Task directions: Rename "turquoise sea" as "blue water" everywhere in the lines below and reproduce all the lines, leaving everything else unchanged.

(Records of questions about scenes)
>> BEGIN

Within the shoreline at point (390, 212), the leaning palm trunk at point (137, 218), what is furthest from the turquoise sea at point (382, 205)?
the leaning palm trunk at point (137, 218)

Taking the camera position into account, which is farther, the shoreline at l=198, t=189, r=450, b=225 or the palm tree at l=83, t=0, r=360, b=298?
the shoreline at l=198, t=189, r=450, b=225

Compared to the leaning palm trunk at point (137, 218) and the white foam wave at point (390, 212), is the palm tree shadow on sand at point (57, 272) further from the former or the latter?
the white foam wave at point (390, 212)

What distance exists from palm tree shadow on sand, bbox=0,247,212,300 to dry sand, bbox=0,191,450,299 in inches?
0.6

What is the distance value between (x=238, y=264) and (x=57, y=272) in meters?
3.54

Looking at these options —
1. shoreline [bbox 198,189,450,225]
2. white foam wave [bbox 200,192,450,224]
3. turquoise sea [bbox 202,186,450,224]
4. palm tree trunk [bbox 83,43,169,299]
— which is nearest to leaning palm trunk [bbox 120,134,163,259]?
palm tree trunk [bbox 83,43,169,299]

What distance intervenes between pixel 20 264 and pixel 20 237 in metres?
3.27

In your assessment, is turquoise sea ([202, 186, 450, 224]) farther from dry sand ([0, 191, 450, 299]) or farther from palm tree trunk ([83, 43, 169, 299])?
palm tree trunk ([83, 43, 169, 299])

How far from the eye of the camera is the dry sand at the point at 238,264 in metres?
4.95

>> END

Final answer:
Within the shoreline at point (390, 212), the leaning palm trunk at point (137, 218), what is furthest from the blue water at point (382, 205)?
the leaning palm trunk at point (137, 218)

Taking the camera position into account, which is farther, the shoreline at l=198, t=189, r=450, b=225 or the palm tree at l=83, t=0, r=360, b=298?
the shoreline at l=198, t=189, r=450, b=225

Compared to the leaning palm trunk at point (137, 218) and the white foam wave at point (390, 212), is the palm tree shadow on sand at point (57, 272) further from the former or the latter?
the white foam wave at point (390, 212)

What distance exists from palm tree shadow on sand, bbox=0,247,212,300 to dry sand, bbox=0,191,450,299 in inches?
0.6

What is the distance value between (x=238, y=264) and (x=57, y=272) in meters?
3.54

Looking at these options —
1. shoreline [bbox 198,189,450,225]
2. white foam wave [bbox 200,192,450,224]
3. blue water [bbox 202,186,450,224]
4. palm tree trunk [bbox 83,43,169,299]
— which is nearest to leaning palm trunk [bbox 120,134,163,259]?
palm tree trunk [bbox 83,43,169,299]

What distance intervenes between pixel 20 264 and pixel 20 237 in metres?
3.27

In your assessment, is blue water ([202, 186, 450, 224]) farther from dry sand ([0, 191, 450, 299]) or farther from palm tree trunk ([83, 43, 169, 299])?
palm tree trunk ([83, 43, 169, 299])

How far from the eye of the camera is the dry sand at the point at 238,264 in metres?
4.95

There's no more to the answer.